▶ [Text passage]
Understanding numbers as cognitive technology
What is technology? People often define it in terms of material products. In this way of thinking, the things that humans make are technology.
As a scientist who looks at the deep human past, I'm often thinking about stone tools and other early material evidence of technology. My fieldwork centers around finding some of the things that ancient humans and our relatives made. So it's convenient to equate technology with the production of material things.
But there’s another way to think about the things we make. To make things, people use and exchange information. From a certain point of view, this information, this know-how, is exactly what technology is. Real technology is the instruction set, not the assembled product. Manufacturing may have physical side effects, but it’s the cognitive software that lies at the heart of technology.
The etymology of the word, “technology”, points to craft and tradition rather than the stuff itself:
TECHNOLOGY: from Greek tekhno-, combining form of tekhne “art, skill, craft, method, system,” probably from Proto-Indo-European base *tek- “shape, make” (cf. Sanskrit. taksan “carpenter,” L. texere “to weave;” see texture).
If we take this perspective, then some technology may never be instantiated in material at all. Some technology resides only within the mind.
Pirahã is a language spoken by a group of around 700 indigenous people, also known as Pirahã, who live along the Maici River of Brazil. Linguists have long been interested in Pirahã because it has several unusual features compared to many other languages. Daniel Everett is a linguist who has spent much of his career studying the intricacies of the Pirahã language. In 2008, he joined with the developmental psychologist Michael C. Frank and other collaborators to examine one unusual aspect of Pirahã: the language does not have words for cardinal numbers.
English, like many languages, is equipped with words to specify exact numbers. English speakers can count up to twenty without repeating or combining words, and above twenty they can combine words—twenty-one, twenty-two—to count as high as they like. They may be limited by their endurance but not by the words available in the language.
A precision about numbers is valuable in a world where accounting and cash transactions are part of everyday life. Counting accurately helps people trade to mutual advantage with others whom they may not know, alert to the possibility of being cheated. As recently as the eighteenth century, speakers of English were still transforming their use of number words, with the common usage one and twenty quickly falling away in favor of the shorter twenty-one. Exactitude and speed enable commerce.
But such precision is superfluous for people in cultures where one-time economic exchanges rarely happen. Insisting on exact quantities may even be damaging, since long-term maintenance of reciprocity requires flexible give-and-take in any single exchange.
The Pirahã language has words for quantity, but these refer to approximate and not exact quantities. As described by Frank and coworkers, hói means “approximately one”, hoí means “approximately two, or a few”, and baágiso means “many”, or “three or more”. Speakers of the language don't count using words, and they are not reported to use finger counting or other physical tallies for counting.
During the early 1990s, the psychologist Peter Gordon spent several months with the Pirahã, where Daniel and Keren Everett facilitated his fieldwork. Gordon became interested in the lack of counting words in the Pirahã language and designed some simple experiments to see whether speakers of Pirahã could keep track of small numbers of objects. His aim, as he later reported in a 2004 article in Science, was to examine a classic question in linguistics: whether “language can determine the nature and content of thought”.

▶ [Working data]
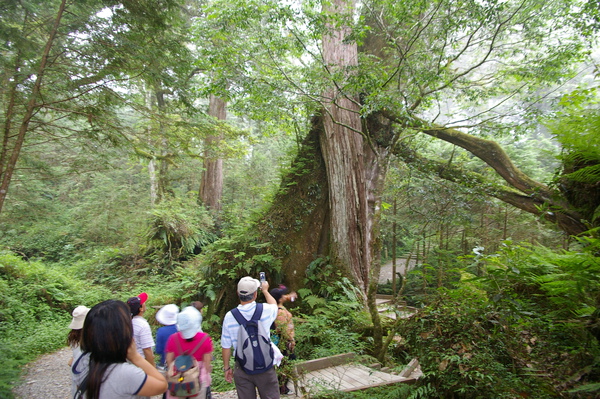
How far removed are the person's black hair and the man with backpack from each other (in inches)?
43.5

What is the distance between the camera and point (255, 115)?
26.3 feet

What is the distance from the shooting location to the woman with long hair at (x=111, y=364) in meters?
2.13

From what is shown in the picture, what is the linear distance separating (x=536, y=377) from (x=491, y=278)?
3.84ft

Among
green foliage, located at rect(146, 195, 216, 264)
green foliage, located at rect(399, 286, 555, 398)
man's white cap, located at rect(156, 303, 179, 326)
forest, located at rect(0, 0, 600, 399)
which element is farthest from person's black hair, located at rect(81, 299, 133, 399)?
green foliage, located at rect(146, 195, 216, 264)

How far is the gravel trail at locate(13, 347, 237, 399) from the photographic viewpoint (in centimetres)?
540

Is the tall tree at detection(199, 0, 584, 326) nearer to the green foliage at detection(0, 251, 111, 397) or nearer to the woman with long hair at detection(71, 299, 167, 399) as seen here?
the woman with long hair at detection(71, 299, 167, 399)

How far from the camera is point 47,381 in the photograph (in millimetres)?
5996

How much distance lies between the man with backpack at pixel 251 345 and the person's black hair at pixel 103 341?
43.5 inches

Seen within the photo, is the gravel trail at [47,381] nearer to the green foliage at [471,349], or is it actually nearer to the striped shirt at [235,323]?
the striped shirt at [235,323]

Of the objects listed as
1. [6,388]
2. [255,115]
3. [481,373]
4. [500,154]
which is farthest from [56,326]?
[500,154]

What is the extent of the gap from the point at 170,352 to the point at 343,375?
2694mm

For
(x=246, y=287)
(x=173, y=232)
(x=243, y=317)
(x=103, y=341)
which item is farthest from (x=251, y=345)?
(x=173, y=232)

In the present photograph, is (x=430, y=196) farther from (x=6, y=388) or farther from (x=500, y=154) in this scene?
(x=6, y=388)

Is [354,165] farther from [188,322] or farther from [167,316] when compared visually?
[188,322]
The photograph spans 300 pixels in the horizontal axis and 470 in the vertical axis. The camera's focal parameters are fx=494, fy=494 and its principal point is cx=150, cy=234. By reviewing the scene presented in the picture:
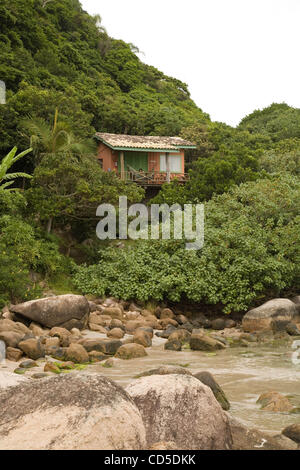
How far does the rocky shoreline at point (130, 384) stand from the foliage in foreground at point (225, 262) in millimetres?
775

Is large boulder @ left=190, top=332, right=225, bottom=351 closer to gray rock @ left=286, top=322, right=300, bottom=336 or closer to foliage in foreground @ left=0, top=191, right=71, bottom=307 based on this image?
gray rock @ left=286, top=322, right=300, bottom=336

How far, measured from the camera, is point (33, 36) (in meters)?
33.6

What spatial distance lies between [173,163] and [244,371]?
21.7m

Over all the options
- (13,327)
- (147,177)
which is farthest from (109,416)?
(147,177)

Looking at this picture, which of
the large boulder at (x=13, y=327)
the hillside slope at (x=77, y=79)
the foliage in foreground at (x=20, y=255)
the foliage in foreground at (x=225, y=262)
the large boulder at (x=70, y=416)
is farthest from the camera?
the hillside slope at (x=77, y=79)

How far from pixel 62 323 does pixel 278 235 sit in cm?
870

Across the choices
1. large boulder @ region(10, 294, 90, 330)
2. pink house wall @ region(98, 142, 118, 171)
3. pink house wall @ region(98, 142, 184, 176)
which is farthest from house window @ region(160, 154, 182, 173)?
large boulder @ region(10, 294, 90, 330)

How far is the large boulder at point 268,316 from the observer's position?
Answer: 598 inches

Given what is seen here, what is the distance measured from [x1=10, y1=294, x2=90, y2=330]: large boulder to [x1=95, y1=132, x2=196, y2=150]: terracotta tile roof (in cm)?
1564

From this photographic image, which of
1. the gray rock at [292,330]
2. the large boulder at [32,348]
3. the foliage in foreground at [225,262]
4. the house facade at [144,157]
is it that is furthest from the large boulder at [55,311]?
the house facade at [144,157]

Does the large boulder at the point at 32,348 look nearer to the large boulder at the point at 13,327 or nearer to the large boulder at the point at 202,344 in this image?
the large boulder at the point at 13,327

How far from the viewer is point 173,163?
30625 mm

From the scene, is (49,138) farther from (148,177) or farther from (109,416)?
(109,416)

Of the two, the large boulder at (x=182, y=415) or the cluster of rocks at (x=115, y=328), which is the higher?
the large boulder at (x=182, y=415)
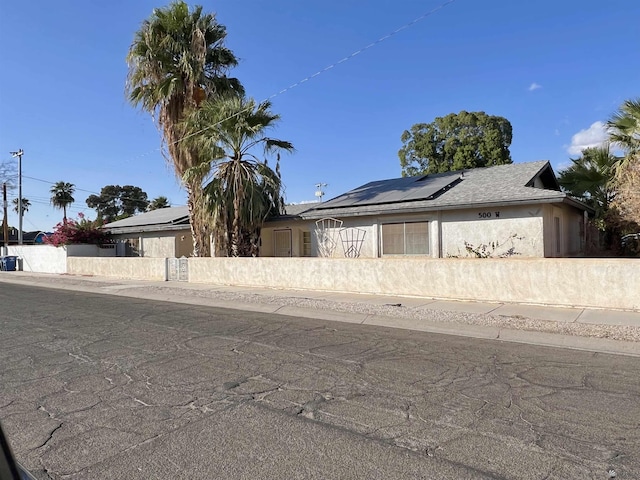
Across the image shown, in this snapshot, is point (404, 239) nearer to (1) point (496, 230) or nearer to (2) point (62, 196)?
(1) point (496, 230)

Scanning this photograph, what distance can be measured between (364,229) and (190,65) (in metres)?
9.94

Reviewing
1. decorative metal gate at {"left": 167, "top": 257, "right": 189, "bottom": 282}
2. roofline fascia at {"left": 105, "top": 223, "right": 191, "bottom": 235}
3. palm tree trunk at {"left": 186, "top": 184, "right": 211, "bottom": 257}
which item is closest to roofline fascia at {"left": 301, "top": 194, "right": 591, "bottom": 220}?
palm tree trunk at {"left": 186, "top": 184, "right": 211, "bottom": 257}

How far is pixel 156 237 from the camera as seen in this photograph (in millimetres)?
25797

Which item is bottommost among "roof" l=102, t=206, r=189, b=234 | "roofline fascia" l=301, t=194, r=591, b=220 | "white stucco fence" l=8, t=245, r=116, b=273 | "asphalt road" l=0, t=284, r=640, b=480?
"asphalt road" l=0, t=284, r=640, b=480

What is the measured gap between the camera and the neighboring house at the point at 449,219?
14.5 metres

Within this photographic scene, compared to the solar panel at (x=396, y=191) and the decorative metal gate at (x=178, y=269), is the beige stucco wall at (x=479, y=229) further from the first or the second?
the decorative metal gate at (x=178, y=269)

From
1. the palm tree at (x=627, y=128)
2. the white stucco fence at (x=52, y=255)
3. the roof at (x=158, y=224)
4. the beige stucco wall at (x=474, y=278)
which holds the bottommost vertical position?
the beige stucco wall at (x=474, y=278)

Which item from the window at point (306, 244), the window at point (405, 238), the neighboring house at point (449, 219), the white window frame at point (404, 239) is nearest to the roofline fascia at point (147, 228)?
the neighboring house at point (449, 219)

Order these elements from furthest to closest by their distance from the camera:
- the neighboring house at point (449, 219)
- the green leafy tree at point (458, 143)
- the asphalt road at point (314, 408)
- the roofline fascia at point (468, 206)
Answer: the green leafy tree at point (458, 143) → the neighboring house at point (449, 219) → the roofline fascia at point (468, 206) → the asphalt road at point (314, 408)

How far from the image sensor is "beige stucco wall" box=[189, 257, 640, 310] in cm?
981

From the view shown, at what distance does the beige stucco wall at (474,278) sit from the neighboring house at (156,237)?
9920 millimetres

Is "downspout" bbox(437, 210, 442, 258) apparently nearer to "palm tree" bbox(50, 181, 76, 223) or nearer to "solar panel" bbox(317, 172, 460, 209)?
"solar panel" bbox(317, 172, 460, 209)

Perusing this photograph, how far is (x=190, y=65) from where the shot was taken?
19250mm

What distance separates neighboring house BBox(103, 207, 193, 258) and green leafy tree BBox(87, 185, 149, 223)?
5721cm
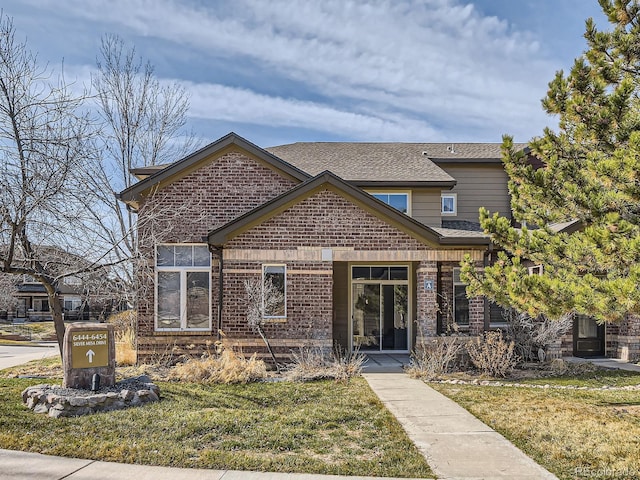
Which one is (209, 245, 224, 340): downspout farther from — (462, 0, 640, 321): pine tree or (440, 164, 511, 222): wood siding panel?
(440, 164, 511, 222): wood siding panel

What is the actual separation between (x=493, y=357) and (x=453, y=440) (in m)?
5.60

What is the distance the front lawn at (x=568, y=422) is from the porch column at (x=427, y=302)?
2259 millimetres

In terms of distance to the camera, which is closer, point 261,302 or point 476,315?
point 261,302

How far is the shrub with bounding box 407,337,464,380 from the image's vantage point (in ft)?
39.3

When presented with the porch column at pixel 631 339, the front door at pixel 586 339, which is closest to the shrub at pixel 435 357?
the front door at pixel 586 339

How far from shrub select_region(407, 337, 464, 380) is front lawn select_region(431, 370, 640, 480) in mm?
772

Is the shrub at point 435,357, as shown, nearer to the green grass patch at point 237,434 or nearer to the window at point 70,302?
the green grass patch at point 237,434

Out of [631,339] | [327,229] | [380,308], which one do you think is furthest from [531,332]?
[327,229]

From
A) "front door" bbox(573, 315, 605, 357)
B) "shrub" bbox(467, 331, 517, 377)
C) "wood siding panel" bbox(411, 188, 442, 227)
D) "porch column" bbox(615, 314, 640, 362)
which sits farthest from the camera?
"wood siding panel" bbox(411, 188, 442, 227)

▶ [What is asked]
#1 Print the part of the essay on numbers as cognitive technology that starts at the words "A precision about" and ends with "speed enable commerce.".
#2 In the entries, rewrite the part that opens with the line containing "How far, measured" and closes with the line containing "Answer: 598 inches", swapping "foliage in foreground" for "foreground bushes" and keeping all else the same. Give only those lines.
The essay and the entries are unrelated to each other.

▶ [Answers to the problems]
#1
A precision about numbers is valuable in a world where accounting and cash transactions are part of everyday life. Counting accurately helps people trade to mutual advantage with others whom they may not know, alert to the possibility of being cheated. As recently as the eighteenth century, speakers of English were still transforming their use of number words, with the common usage one and twenty quickly falling away in favor of the shorter twenty-one. Exactitude and speed enable commerce.

#2
How far, measured from the camera, is point (33, 36) (in meters)?
33.6

What spatial distance lies between [173,163] and [244,371]?
21.7m

Over all the options
- (13,327)
- (147,177)
which is farthest from (109,416)?
(147,177)

Looking at this picture, which of
the large boulder at (x=13, y=327)
the hillside slope at (x=77, y=79)
the foreground bushes at (x=20, y=255)
the foreground bushes at (x=225, y=262)
the large boulder at (x=70, y=416)
is farthest from the camera?
the hillside slope at (x=77, y=79)

How far from pixel 62 323 does pixel 278 235 sit in cm?
870

Across the choices
1. large boulder @ region(10, 294, 90, 330)
2. pink house wall @ region(98, 142, 118, 171)
3. pink house wall @ region(98, 142, 184, 176)
which is farthest from house window @ region(160, 154, 182, 173)?
large boulder @ region(10, 294, 90, 330)

How far is the large boulder at point 268,316 from the observer's position?
Answer: 598 inches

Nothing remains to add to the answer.